This lesson is still being designed and assembled (Pre-Alpha version)

# Counting Tokens in Text

## Overview

Teaching: 0 min
Exercises: 0 min
Questions
• How can I count tokens in text?

Objectives
• Learn how to count tokens in text.

## Counting tokens in text

You can also do other useful things like count the number of tokens in a text, determine the number and percentage count of particular tokens and plot the count distributions as a graph. To do this we have to import the `FreqDist` class from the NLTK `probability` package. When calling this class, a list of tokens from a text or corpus needs to be specified as a parameter in brackets.

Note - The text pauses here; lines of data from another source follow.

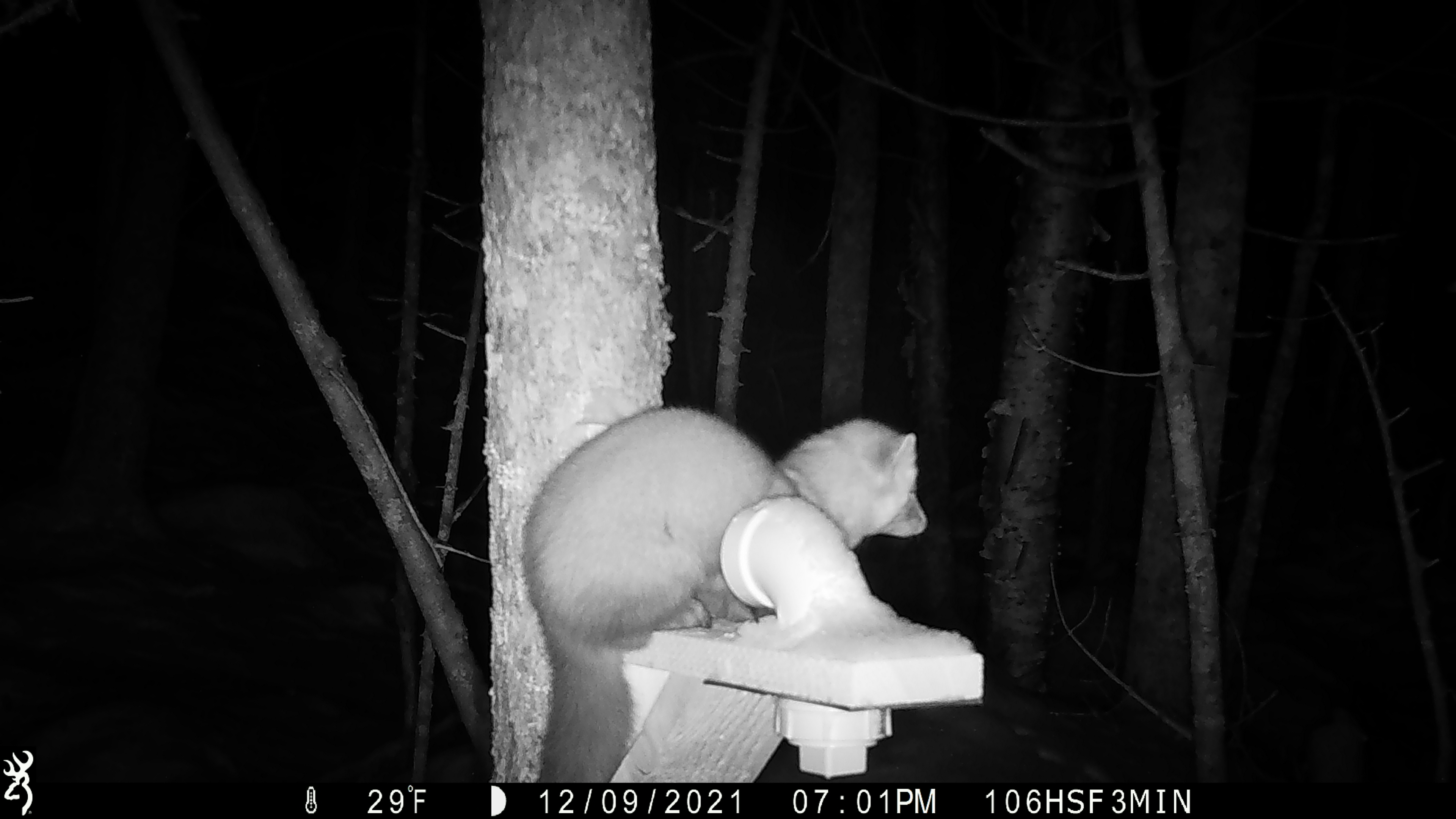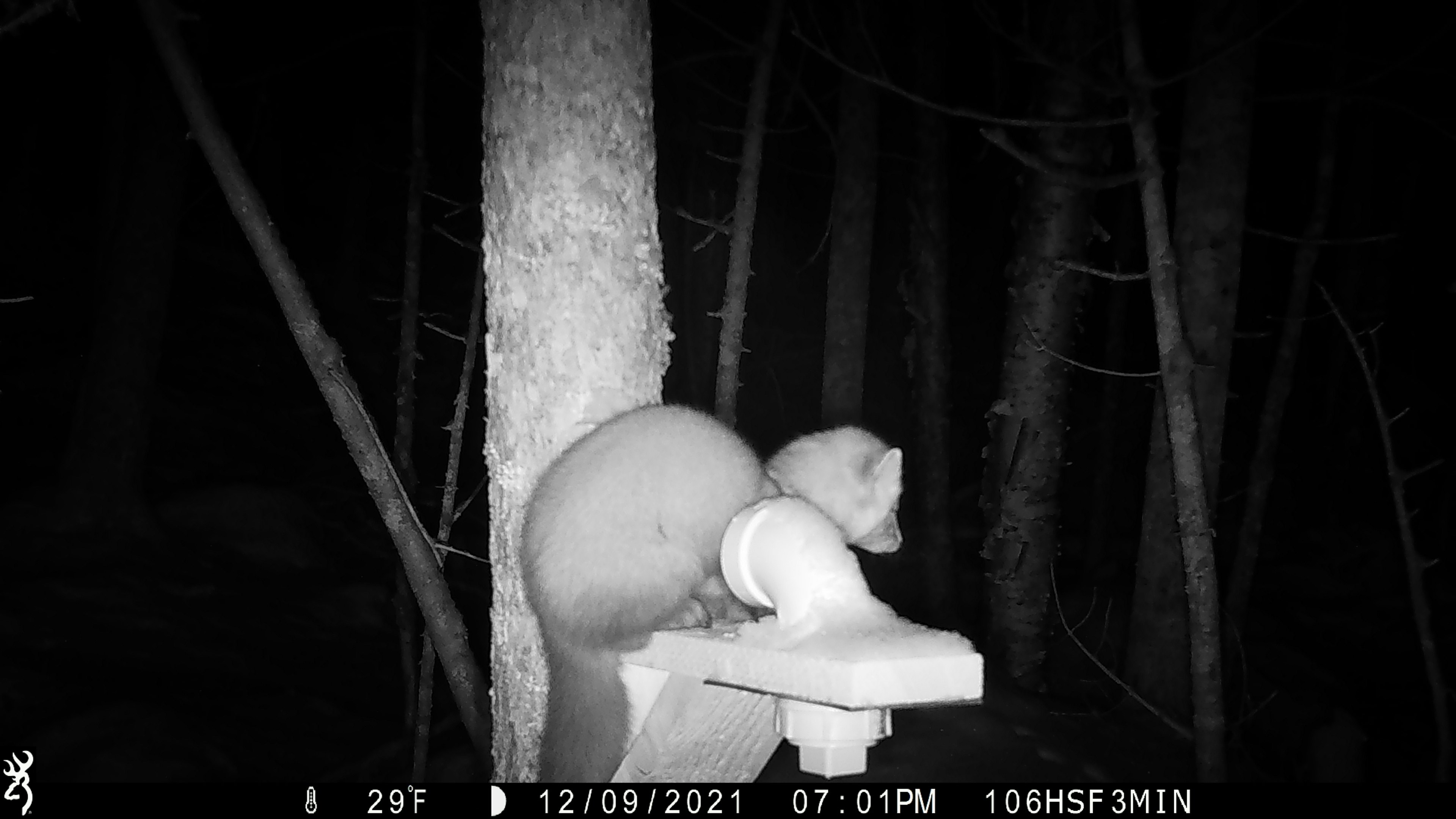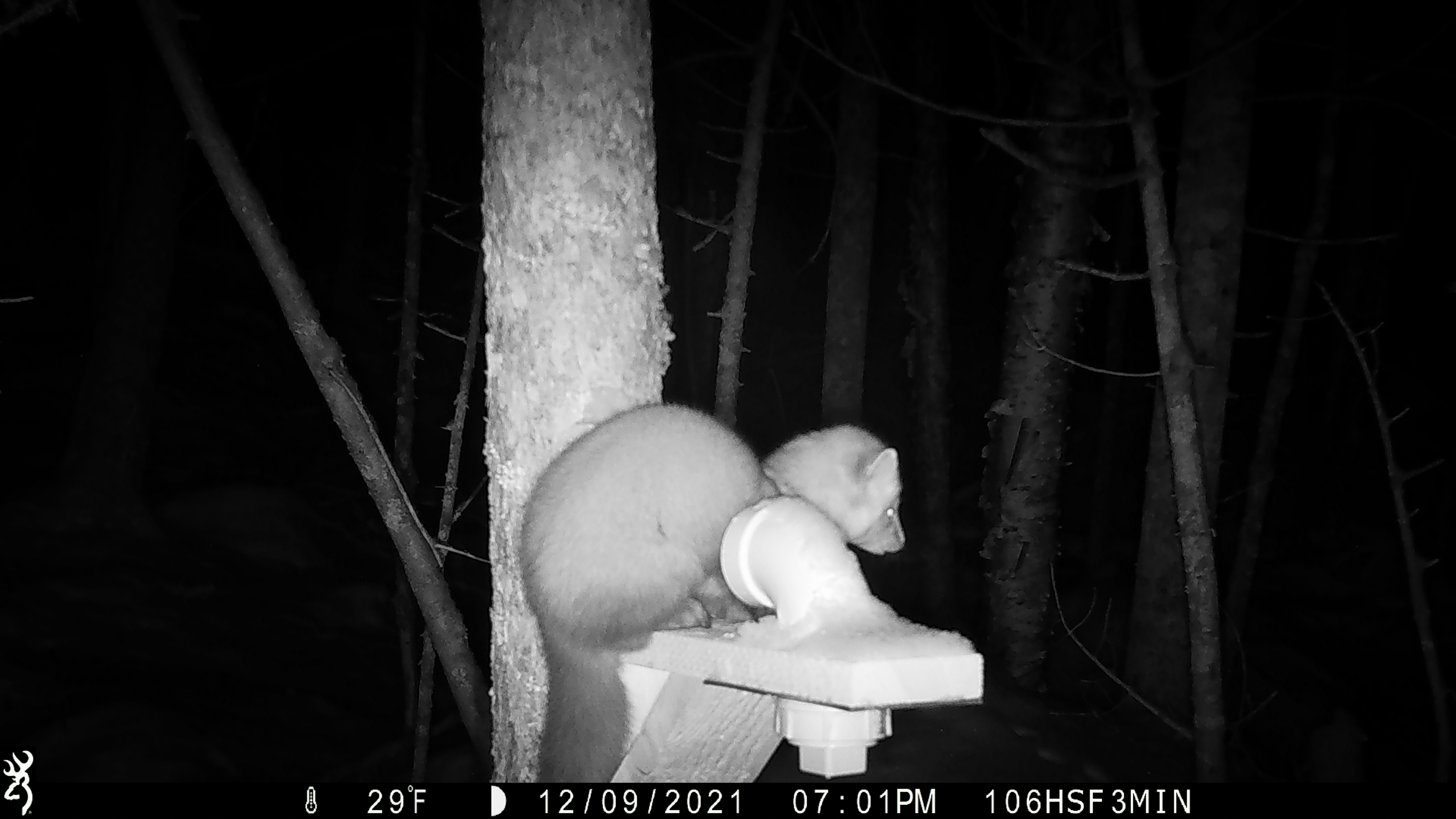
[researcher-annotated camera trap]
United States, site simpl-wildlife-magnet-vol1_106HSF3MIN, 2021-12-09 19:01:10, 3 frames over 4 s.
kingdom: Animalia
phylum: Chordata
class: Mammalia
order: Carnivora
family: Mustelidae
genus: Martes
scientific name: Martes americana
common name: american marten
American marten (Martes americana).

``````from nltk.probability import FreqDist
fdist = FreqDist(lower_india_tokens)
fdist
``````
``````FreqDist({'the': 5923, ',': 5332, '.': 5258, 'of': 4062, 'and': 2118, 'in': 2117, 'to': 1891, 'is': 1124, 'a': 1049, 'that': 816, ...})
``````

The results show the top most frequent tokens and their frequency count.

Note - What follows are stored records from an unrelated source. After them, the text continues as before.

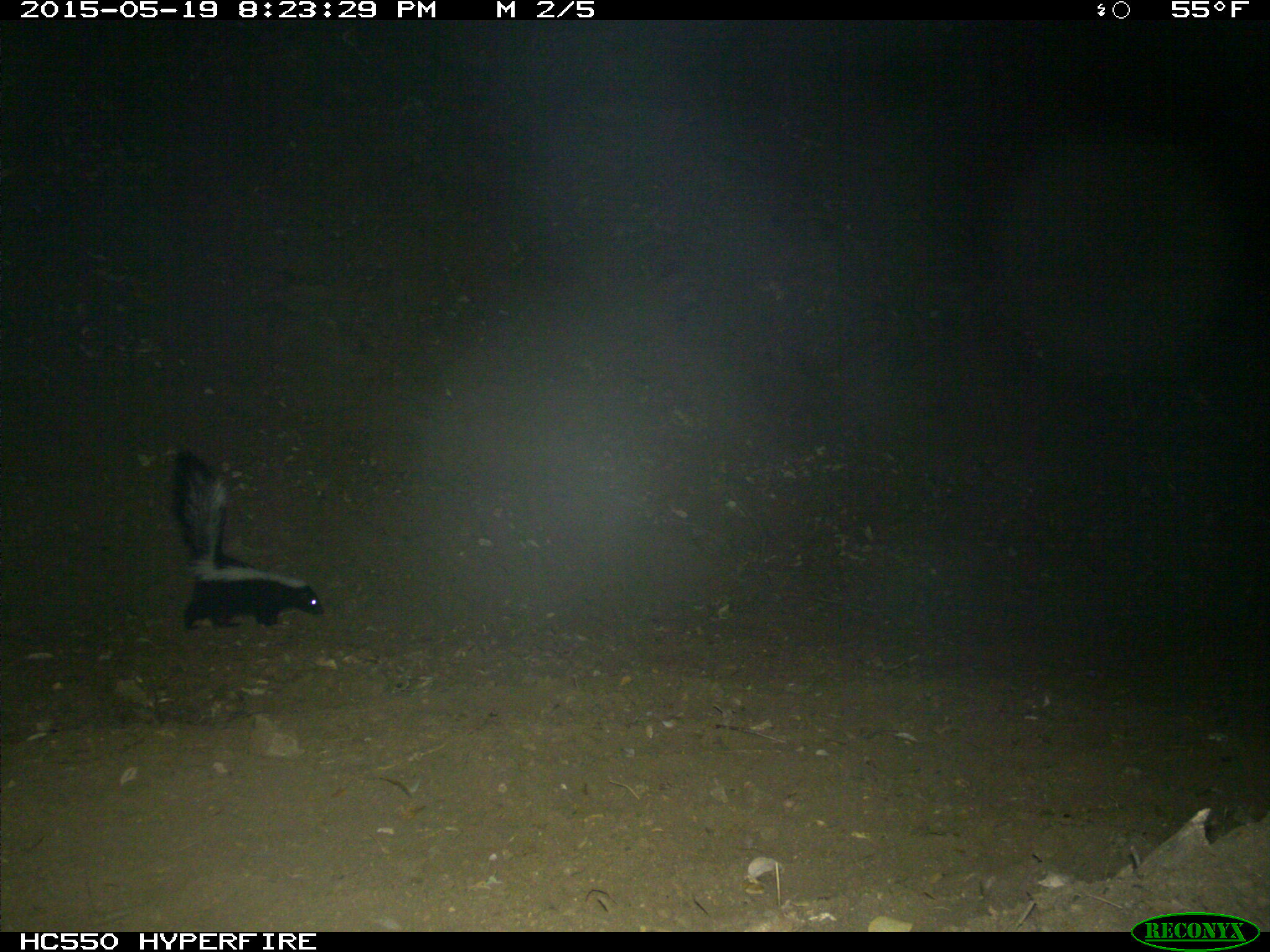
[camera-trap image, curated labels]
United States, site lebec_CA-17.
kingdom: Animalia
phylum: Chordata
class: Mammalia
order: Carnivora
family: Mephitidae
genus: Mephitis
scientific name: Mephitis mephitis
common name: striped skunk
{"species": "Mephitis mephitis (striped skunk)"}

We can count the total number of tokens in a corpus using the `N()` method:

``````fdist.N()
``````
``````93571
``````

And count the number of times a token appears in a corpus:

``````fdist['she']
``````
``````26
``````

We can also determine the relative frequency of a token in a corpus, so what % of the corpus a term is:

``````fdist.freq('she')
``````
``````0.0002778638680787851
``````

If you have a list of tokens created using regular expression matching as in the previous section and you’d like to count them then you can also simply count the length of the list:

``````len(womaen_strings)
``````
``````43
``````

Frequency counts of tokens are useful to compare different corpora in terms of occurrences of different words or expressions, for example in order to see if a word appears a lot rarer in one corpus versus another. Counts of tokens, documents and a entire corpus can also be used to compute simple pairwise document similarity of two documents (e.g. see Jana Vembunarayanan’s blogpost for a hands-on example of how to do that).

## Key Points

• To count tokens, one can make use of NLTK’s `FreqDist` class from the `probability` package. The `N()` method can then be used to count how many tokens a text or corpus contains.

• Counts for a specific token can be obtained using `fdist["token"]`.